EDIT: Scene_Cast2’s comment below says it’s Empirical Mode Decomposition, not autocorrelation.
Anyway, I see no reason why spectrograms have to be fuzzy… a wide window size can locate frequencies very precisely while smoothing out fast variations in amplitude, which sounds pretty similar to how we hear things.
(Interestingly, when analysing the voice, linguists tend to use the opposite: a narrow window size, which smears out frequencies making the resonance bands more obvious, while allowing visualisation of fast glottal vibrations.)
That's how many voice coding algorithms work, you try to find a digital filter that generates a sound that is as close as the original according to a perception based metric, then transmit the filter coefficients.
I don't remember the exact details, but if I'm not mistaken generating this sort of metric is really time consuming.
Using deconvolution would be more for the purposes of cleaning up a general-purpose spectrogram for human eyes -- for analysis and for sound editing, whether a single voice or a band of several instruments.

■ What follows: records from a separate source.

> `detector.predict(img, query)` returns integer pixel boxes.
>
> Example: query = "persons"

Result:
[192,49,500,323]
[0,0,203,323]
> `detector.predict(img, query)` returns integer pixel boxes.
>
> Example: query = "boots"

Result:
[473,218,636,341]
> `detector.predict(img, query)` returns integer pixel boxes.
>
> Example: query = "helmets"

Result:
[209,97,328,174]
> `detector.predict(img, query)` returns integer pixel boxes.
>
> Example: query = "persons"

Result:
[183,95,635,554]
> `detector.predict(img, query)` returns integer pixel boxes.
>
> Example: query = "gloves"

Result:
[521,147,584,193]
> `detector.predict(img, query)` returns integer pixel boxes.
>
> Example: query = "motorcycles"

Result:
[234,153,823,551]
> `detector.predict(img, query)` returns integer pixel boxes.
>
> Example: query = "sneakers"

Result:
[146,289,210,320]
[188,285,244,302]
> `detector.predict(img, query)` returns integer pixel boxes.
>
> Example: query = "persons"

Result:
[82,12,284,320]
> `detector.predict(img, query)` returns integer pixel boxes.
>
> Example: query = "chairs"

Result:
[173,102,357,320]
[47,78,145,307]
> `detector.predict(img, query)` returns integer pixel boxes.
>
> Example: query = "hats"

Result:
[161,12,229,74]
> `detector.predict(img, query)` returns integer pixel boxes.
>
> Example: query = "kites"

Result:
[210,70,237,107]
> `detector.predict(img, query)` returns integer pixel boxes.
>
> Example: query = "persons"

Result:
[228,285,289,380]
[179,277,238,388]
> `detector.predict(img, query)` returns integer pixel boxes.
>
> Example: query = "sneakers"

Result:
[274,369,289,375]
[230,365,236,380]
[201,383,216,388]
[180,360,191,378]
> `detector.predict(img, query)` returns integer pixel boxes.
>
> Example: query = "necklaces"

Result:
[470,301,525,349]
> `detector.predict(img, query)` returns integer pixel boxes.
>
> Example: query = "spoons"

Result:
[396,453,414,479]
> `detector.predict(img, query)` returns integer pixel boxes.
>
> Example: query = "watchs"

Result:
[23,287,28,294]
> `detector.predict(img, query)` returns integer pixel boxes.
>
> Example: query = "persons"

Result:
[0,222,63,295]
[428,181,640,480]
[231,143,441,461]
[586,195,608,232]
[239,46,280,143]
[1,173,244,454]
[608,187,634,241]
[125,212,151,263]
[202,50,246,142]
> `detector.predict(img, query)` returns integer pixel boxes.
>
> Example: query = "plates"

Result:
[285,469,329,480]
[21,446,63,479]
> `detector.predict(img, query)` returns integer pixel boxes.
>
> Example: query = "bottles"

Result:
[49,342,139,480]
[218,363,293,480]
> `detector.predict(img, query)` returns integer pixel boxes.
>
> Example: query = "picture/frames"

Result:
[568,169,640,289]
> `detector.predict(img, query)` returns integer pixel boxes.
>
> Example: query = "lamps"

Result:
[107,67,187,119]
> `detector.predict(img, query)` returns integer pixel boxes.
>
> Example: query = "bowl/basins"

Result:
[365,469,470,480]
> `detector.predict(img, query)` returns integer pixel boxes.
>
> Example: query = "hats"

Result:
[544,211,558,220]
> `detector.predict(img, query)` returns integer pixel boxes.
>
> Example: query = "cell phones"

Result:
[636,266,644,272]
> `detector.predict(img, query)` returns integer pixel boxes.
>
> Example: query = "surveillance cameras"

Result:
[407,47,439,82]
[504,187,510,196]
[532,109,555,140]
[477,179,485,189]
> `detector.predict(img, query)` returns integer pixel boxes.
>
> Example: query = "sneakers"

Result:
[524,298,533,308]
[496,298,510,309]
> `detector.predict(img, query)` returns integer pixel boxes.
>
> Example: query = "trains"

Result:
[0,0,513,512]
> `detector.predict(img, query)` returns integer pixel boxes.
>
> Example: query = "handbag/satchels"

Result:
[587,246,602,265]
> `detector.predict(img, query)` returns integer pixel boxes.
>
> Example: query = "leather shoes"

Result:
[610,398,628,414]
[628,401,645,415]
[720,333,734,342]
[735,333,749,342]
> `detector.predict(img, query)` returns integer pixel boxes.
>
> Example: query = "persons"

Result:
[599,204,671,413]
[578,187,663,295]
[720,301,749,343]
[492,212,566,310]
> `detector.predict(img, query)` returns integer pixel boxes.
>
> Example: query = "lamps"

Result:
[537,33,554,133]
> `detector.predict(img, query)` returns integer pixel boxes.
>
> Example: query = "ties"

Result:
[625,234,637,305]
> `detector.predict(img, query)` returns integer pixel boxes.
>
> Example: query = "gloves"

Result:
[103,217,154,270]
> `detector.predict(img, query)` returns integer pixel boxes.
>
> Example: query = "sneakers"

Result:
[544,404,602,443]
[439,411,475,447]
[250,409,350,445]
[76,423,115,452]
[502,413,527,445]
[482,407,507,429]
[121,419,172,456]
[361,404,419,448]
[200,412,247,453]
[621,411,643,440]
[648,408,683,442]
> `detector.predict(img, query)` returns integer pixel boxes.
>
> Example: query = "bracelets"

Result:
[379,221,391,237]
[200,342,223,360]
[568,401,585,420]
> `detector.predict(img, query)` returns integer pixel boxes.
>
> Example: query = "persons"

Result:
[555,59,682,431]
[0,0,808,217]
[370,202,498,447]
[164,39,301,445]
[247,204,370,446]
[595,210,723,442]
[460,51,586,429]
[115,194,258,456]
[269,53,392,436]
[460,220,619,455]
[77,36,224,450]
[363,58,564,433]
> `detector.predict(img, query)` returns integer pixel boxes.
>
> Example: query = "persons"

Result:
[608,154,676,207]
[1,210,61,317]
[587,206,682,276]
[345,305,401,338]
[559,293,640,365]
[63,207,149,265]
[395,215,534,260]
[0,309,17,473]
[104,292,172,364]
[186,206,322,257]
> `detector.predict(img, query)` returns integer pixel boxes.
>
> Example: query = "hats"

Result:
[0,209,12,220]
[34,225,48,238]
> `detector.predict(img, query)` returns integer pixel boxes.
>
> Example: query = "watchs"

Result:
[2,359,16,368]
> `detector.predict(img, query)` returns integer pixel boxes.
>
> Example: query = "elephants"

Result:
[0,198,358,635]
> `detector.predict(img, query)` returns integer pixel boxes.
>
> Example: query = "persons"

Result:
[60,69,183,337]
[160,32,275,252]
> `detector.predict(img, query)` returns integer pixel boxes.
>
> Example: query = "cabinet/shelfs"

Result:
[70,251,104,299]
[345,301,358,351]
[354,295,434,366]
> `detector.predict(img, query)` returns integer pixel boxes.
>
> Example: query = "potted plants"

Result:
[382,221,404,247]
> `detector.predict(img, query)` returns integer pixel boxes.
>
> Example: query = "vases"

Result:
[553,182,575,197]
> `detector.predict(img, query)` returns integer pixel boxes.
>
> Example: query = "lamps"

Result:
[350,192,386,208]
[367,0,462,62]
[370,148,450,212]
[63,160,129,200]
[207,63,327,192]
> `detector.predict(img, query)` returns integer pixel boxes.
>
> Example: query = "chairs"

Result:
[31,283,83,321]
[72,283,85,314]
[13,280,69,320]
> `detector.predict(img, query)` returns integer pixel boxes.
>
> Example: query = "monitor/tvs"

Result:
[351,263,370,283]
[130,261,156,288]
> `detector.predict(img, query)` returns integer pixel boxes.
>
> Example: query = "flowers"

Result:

Below is my GPU-based CWT that's 50x slower than the JS-only version in the post above.
When you convert a spectrogram back into sound it sounds like crap, but then how does MP3 store the frequency information (and why can't we use that for visualizations)?
The math is beyond my understanding, can anyone give some kind of analogy maybe?
fft gives you the spectrum + the phase. if you only use the spectrum to resynthesise you're missing half the information. temporal domain <-> spectral domain is a 99.9999999% lossless (not 100% I believe because of floating-point shenanigans, but enough to not matter at all) transform in both directions.
MP3 does not have remarkable fidelity though. MP3, and my clone of it, suffers from time domain artifacts. Quantization in the frequency domain causes distortion in the time domain as well, negatively affecting high frequency transient sounds like cymbals. That is more noticeable. Newer generation codecs like AAC handle transients much better, but they are considerably more advanced, and often use different transforms like wavelet transform.
I'm not sure what you mean by converting the spectrogram to sound, but my guess is that the windowing done on the short-time Fourier transform is causing artifacts.
I keep reading by commenters that a purely mathematical space which operates on physical movement has no relevance to physical movement vis-a-vis spectral analysis and particularly in how this analyzer - again embedded with recursive electromagnetic charges (software code) - does not affect the original time-sample. I am aware now that MP3 encoding is capturing more information than the analyzer - by design - but how can electromagnetic resonances not be considered in the discussion to warrant continual downvotes?
(I'd like to remind readers that downvotes are not made available for all users, but only those who meet a certain criteria, i.e. those which reflect the general Hacker News community.)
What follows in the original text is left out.